Background: Several countries have recently changed their model of consent for organ donation from opt-in to opt-out. We undertook a systematic review to determine public knowledge and attitudes towards these models in Europe.
Methods: Six databases were explored between 1 January 2008 and 15 December 2017. We selected empirical studies addressing either knowledge or attitudes towards the systems of consent for deceased organ donation by lay people in Europe, including students. Study selection, data extraction, and quality assessment were conducted by two or more reviewers independently.
Findings: Awareness of the consent model was lower in opt-out countries than in opt-in countries. A majority of the public agrees with opt-in, regardless of the law in their own country. There are ambivalent attitudes regarding the opt-out system. The public tend to prefer opt-in and mandatory choice over opt-out when several options are offered.

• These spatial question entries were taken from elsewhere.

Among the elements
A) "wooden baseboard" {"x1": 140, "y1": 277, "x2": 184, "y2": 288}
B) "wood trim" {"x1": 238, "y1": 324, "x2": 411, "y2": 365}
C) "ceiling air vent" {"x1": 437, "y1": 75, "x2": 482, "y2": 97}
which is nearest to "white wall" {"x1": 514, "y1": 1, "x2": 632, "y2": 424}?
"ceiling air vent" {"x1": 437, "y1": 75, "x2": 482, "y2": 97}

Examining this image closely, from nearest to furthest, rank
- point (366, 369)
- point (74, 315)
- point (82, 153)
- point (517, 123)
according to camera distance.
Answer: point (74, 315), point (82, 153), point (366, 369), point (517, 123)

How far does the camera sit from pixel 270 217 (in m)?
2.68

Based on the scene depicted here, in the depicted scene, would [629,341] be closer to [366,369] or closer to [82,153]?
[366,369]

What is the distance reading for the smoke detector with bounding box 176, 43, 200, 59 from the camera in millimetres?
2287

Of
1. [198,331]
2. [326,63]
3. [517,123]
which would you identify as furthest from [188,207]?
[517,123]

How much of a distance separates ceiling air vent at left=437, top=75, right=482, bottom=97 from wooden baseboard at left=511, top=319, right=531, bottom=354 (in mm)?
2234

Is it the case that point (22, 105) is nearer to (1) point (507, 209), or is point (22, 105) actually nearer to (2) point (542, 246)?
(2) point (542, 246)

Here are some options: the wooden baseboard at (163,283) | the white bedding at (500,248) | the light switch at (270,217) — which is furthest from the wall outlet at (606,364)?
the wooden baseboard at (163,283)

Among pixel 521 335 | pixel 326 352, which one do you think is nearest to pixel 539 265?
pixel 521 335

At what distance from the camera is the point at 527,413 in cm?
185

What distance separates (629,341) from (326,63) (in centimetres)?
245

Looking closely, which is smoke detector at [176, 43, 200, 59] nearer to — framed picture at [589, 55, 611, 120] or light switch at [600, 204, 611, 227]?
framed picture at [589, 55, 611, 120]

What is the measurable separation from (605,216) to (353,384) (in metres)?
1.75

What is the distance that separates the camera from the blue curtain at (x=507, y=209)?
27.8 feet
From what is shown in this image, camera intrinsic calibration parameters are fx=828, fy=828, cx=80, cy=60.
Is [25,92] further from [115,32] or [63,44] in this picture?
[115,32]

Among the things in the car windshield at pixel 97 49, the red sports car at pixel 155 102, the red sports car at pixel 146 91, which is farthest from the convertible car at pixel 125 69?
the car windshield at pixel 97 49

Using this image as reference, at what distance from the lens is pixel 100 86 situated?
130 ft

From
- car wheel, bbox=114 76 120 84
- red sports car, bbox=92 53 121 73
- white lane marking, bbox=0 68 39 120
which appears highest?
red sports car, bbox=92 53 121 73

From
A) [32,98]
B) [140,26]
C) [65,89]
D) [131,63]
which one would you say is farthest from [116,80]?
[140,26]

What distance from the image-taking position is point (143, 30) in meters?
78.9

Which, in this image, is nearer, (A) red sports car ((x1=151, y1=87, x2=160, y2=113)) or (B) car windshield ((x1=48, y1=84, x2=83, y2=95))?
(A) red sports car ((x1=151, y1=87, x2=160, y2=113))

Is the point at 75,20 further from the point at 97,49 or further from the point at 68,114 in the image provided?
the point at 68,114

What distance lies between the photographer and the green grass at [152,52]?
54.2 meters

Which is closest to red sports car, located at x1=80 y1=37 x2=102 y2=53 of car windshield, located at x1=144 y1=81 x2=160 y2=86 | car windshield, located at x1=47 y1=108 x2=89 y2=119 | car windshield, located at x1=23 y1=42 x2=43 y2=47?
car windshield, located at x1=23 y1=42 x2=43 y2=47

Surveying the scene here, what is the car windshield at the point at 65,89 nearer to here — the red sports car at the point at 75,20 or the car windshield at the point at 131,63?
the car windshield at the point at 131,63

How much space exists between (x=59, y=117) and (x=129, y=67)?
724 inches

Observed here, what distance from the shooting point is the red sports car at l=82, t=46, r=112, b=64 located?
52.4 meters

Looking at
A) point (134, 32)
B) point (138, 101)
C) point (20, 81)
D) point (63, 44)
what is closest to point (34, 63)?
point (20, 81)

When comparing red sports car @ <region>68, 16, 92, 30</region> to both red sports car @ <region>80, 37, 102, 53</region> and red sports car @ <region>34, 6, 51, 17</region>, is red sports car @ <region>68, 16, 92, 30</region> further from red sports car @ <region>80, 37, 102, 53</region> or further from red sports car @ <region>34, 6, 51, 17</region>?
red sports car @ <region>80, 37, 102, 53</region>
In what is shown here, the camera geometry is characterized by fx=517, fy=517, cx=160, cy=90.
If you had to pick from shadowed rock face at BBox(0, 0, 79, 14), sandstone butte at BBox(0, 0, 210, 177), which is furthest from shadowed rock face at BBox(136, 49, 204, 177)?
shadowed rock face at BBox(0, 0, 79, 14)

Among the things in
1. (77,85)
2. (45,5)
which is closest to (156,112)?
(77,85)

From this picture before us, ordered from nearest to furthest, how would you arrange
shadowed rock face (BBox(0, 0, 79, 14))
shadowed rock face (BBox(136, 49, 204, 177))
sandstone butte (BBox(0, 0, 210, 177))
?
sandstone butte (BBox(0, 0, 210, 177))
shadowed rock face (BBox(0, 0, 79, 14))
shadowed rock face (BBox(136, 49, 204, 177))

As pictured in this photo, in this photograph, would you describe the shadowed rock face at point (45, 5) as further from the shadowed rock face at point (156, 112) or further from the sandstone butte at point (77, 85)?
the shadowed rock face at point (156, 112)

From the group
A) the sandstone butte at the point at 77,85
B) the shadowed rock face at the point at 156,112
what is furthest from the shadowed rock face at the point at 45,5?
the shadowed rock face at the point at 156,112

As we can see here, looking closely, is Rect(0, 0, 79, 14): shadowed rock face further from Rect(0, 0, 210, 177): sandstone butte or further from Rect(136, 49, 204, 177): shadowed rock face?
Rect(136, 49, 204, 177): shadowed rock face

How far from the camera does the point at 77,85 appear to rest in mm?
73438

Interpretation: The assumption that people in opt-out countries are aware of the legal requirements to be excluded from the pool of potential donors is not supported by the results of this review. This is a concern, since ignorance hinders people's autonomy regarding organ donation decision-making. Higher awareness of consent model in opt-in countries may reflect greater efforts to inform the public through campaigns to motivate donation. Legal moves towards opt-out are at odds with people's expressed preferences. Main limitations of this review are the lack of data from some countries, study population heterogeneity, and methodological shortcomings.